Hezbollah rockets hit Haifa, Tiberias
Hezbollah fired rockets at Israel's third largest city Haifa yesterday as Israeli forces looked poised to expand ground raids into south Lebanon on the first anniversary of the Gaza offensive, which has spread conflict across the Middle East.
Iran-backed Hezbollah, an ally of Hamas, the Palestinian group fighting Israel in Gaza, said it targeted a military base south of Haifa with "Fadi 1" missiles and launched another attack on Tiberias, 65 km (40 miles) away.
The spiralling conflict has raised concerns that the United States, Israel's superpower ally, and Iran will be sucked into a wider war in the oil-producing Middle East.
An Israeli military statement said five rockets were launched at Haifa from Lebanon and interceptors were fired at them. It said 15 other rockets were fired inland at Tiberias in Israel's northern Galilee region, some of which were shot down. Israel media said a further five rockets hit the Tiberias area.
Police said some buildings and properties were damaged, and there were reports of minor injuries, with some people taken to a nearby hospital.
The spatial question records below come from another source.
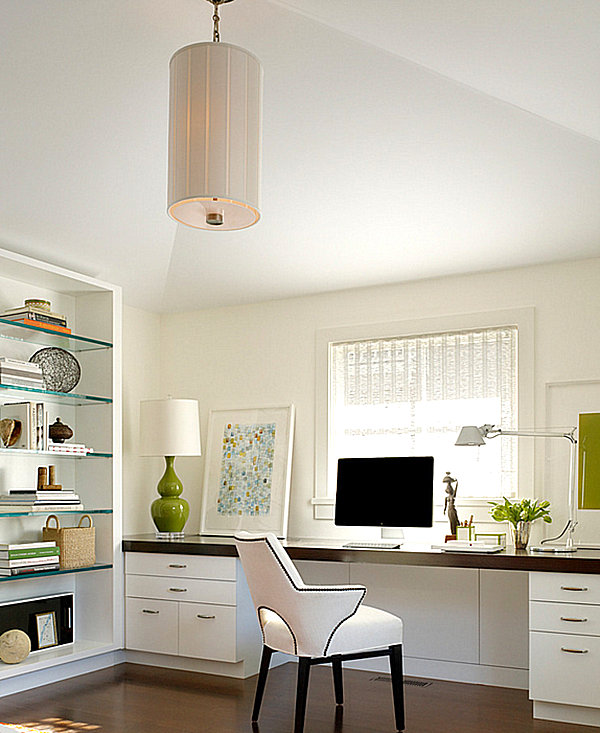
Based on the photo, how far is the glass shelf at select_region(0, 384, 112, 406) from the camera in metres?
4.64

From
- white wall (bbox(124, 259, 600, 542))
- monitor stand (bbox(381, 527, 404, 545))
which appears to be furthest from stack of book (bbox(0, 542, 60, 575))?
monitor stand (bbox(381, 527, 404, 545))

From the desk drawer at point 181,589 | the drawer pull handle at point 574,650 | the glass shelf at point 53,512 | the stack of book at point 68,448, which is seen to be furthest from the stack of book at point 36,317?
the drawer pull handle at point 574,650

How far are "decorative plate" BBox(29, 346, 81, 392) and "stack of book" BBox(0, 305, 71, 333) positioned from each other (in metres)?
0.19

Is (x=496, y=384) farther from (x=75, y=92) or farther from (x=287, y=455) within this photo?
(x=75, y=92)

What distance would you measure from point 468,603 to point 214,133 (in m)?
3.26

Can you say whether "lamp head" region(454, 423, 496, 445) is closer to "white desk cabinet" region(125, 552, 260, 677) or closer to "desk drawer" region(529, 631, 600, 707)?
"desk drawer" region(529, 631, 600, 707)

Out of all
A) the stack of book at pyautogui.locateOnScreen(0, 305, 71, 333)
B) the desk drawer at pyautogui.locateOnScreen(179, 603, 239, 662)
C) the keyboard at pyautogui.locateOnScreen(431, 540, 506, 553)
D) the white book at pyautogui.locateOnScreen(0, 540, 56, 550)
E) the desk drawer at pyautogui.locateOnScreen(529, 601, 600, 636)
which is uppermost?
the stack of book at pyautogui.locateOnScreen(0, 305, 71, 333)

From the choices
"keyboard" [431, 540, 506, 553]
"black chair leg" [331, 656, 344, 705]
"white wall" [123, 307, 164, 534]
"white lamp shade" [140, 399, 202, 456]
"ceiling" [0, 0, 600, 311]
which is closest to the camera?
"ceiling" [0, 0, 600, 311]

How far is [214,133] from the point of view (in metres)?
2.51

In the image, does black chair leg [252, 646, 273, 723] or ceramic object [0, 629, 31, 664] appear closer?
black chair leg [252, 646, 273, 723]

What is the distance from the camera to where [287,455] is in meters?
5.45

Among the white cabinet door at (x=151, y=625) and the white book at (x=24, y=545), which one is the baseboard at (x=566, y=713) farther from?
the white book at (x=24, y=545)

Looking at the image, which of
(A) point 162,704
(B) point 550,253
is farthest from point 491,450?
(A) point 162,704

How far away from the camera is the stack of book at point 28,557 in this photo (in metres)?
4.40
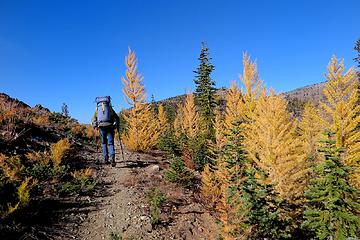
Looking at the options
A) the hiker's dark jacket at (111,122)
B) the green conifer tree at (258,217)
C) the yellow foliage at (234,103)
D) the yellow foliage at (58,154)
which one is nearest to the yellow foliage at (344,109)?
the yellow foliage at (234,103)

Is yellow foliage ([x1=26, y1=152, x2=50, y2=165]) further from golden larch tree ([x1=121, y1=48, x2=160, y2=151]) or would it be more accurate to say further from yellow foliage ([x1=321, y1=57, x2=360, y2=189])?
yellow foliage ([x1=321, y1=57, x2=360, y2=189])

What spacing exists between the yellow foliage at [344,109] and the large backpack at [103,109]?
1345 cm

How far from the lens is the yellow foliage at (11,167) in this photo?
8625 mm

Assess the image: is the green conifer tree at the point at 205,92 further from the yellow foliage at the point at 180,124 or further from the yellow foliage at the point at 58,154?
the yellow foliage at the point at 58,154

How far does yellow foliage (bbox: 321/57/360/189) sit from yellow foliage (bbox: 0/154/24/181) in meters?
16.6

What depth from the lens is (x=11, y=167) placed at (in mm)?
9492

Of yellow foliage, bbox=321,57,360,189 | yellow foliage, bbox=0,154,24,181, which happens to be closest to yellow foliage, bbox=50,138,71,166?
yellow foliage, bbox=0,154,24,181

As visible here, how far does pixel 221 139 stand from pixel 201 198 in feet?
23.5

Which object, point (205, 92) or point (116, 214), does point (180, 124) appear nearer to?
point (205, 92)

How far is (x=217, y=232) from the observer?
9555 millimetres

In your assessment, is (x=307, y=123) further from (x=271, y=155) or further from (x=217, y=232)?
(x=217, y=232)

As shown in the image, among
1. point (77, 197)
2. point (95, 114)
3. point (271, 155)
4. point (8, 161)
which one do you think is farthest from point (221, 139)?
point (8, 161)

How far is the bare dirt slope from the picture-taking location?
822 cm

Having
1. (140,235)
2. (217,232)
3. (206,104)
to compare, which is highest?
(206,104)
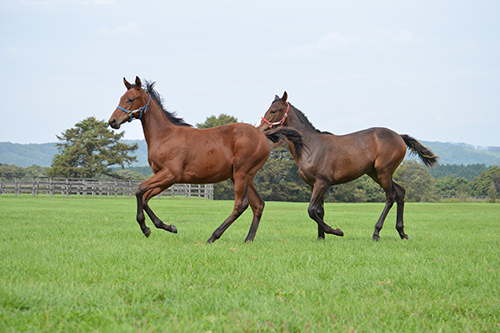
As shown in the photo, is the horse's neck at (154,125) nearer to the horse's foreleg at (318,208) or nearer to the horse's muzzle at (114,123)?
the horse's muzzle at (114,123)

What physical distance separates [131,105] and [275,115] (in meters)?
2.65

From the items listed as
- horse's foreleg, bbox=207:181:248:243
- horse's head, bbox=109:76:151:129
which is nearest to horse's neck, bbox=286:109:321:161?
horse's foreleg, bbox=207:181:248:243

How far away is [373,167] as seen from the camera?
8977 millimetres

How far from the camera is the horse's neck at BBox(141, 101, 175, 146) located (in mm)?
8180

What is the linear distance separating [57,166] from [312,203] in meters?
51.8

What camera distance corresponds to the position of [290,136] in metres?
8.74

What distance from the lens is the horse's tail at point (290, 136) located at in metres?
8.68

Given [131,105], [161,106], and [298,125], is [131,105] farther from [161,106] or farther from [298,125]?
[298,125]

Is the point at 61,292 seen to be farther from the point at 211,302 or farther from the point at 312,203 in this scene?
the point at 312,203

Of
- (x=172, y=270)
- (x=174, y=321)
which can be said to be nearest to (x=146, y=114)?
(x=172, y=270)

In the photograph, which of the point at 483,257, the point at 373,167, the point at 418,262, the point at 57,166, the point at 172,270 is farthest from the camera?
the point at 57,166

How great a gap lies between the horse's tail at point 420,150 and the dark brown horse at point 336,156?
472 millimetres

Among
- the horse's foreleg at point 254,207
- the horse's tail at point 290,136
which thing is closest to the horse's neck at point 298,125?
the horse's tail at point 290,136

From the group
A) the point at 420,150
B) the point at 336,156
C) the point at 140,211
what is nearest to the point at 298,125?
the point at 336,156
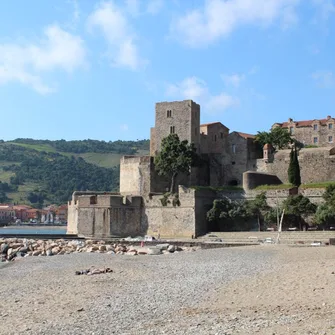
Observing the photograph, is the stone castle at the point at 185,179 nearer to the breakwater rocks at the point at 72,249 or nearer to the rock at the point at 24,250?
the breakwater rocks at the point at 72,249

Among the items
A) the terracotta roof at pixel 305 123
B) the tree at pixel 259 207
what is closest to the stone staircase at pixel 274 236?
the tree at pixel 259 207

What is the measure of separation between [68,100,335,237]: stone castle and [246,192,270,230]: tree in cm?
161

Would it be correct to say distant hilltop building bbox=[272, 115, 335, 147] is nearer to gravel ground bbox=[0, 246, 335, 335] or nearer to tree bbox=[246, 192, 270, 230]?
tree bbox=[246, 192, 270, 230]

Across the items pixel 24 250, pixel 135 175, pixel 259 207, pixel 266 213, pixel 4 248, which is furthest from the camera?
pixel 135 175

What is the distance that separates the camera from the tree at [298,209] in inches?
1773

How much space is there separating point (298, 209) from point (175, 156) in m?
11.6

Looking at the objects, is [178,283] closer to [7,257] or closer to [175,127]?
[7,257]

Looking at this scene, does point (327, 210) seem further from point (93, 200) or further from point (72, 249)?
point (93, 200)

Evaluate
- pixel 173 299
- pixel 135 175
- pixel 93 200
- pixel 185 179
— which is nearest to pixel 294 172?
pixel 185 179

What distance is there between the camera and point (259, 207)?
4722cm

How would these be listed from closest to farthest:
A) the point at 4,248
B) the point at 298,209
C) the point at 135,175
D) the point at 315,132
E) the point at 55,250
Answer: the point at 55,250, the point at 4,248, the point at 298,209, the point at 135,175, the point at 315,132

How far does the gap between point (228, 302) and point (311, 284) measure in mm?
2988

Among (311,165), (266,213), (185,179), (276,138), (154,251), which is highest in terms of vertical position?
(276,138)

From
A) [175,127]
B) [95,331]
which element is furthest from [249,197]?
[95,331]
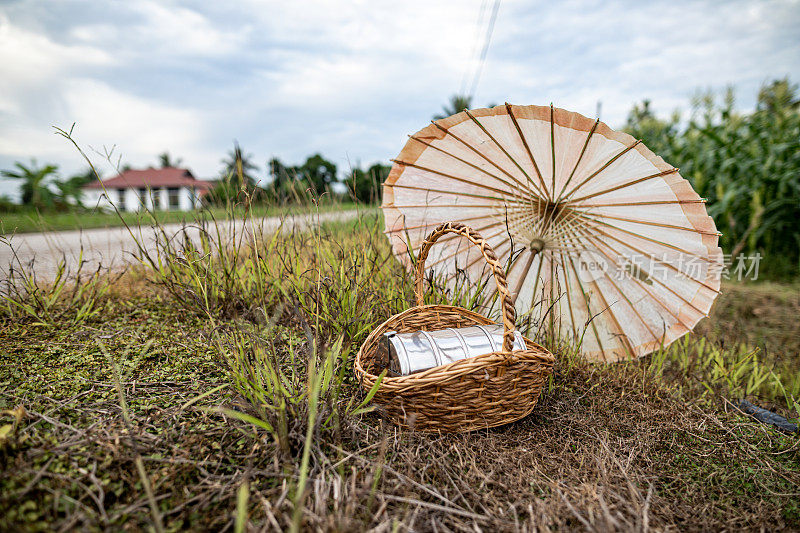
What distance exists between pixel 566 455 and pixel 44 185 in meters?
12.8

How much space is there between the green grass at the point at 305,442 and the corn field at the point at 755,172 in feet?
14.0

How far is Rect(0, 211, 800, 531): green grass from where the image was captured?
105 cm

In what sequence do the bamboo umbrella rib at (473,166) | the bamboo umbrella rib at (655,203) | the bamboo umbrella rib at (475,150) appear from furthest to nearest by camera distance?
the bamboo umbrella rib at (473,166) < the bamboo umbrella rib at (475,150) < the bamboo umbrella rib at (655,203)

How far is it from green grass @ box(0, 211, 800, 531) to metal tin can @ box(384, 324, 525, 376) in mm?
202

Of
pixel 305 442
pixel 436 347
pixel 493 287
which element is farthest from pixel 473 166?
pixel 305 442

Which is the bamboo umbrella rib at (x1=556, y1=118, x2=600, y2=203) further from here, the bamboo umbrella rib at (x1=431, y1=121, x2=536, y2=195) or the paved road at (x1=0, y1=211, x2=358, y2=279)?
the paved road at (x1=0, y1=211, x2=358, y2=279)

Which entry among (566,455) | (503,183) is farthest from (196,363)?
(503,183)

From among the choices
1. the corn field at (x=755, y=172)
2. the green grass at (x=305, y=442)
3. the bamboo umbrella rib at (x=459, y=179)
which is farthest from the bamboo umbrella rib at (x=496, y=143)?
the corn field at (x=755, y=172)

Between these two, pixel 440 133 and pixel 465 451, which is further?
pixel 440 133

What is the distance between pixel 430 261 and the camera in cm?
237

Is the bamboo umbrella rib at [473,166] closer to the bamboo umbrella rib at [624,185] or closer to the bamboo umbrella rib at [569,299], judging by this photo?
the bamboo umbrella rib at [624,185]

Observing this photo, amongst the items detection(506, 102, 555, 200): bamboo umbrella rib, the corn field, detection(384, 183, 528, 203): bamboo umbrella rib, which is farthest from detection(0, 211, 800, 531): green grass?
the corn field

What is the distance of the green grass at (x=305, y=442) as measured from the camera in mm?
1049

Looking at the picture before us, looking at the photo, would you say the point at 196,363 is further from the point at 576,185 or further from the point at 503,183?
the point at 576,185
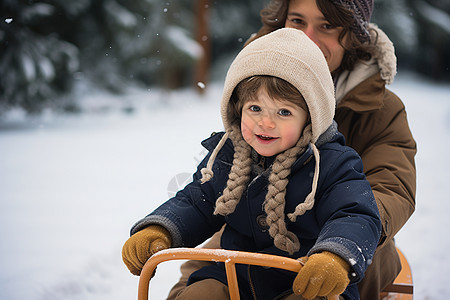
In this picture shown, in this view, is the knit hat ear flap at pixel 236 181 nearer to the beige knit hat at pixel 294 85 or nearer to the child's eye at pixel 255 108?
the beige knit hat at pixel 294 85

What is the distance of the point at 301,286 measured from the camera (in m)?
1.39

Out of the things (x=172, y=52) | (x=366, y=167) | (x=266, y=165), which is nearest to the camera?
(x=266, y=165)

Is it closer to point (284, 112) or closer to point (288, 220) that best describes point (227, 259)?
point (288, 220)

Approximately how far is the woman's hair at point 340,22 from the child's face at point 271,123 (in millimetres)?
676

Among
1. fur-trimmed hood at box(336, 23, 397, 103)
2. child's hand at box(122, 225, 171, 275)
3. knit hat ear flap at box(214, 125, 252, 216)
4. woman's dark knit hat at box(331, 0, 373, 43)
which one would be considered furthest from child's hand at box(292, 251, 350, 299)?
woman's dark knit hat at box(331, 0, 373, 43)

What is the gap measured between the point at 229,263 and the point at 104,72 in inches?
378

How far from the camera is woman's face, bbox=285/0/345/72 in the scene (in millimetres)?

A surface-to-surface missile fired from Yemen at central Israel yesterday was intercepted, the Israeli military said.
Hamas also targeted Israel's commercial capital Tel Aviv with a missile salvo, the group said, setting off sirens in central areas of the country.
Turkey's President Recep Tayyip Erdogan vowed that Israel would pay a price for the "genocide" in Gaza as he marked the first anniversary of the Israeli offensive in Gaza.
Meanwhile, the Israeli military said the air force was carrying out extensive bombings of Hezbollah targets in south Lebanon, and that two Israeli soldiers were killed in border-area combat, taking the military death toll inside Lebanon so far to 11.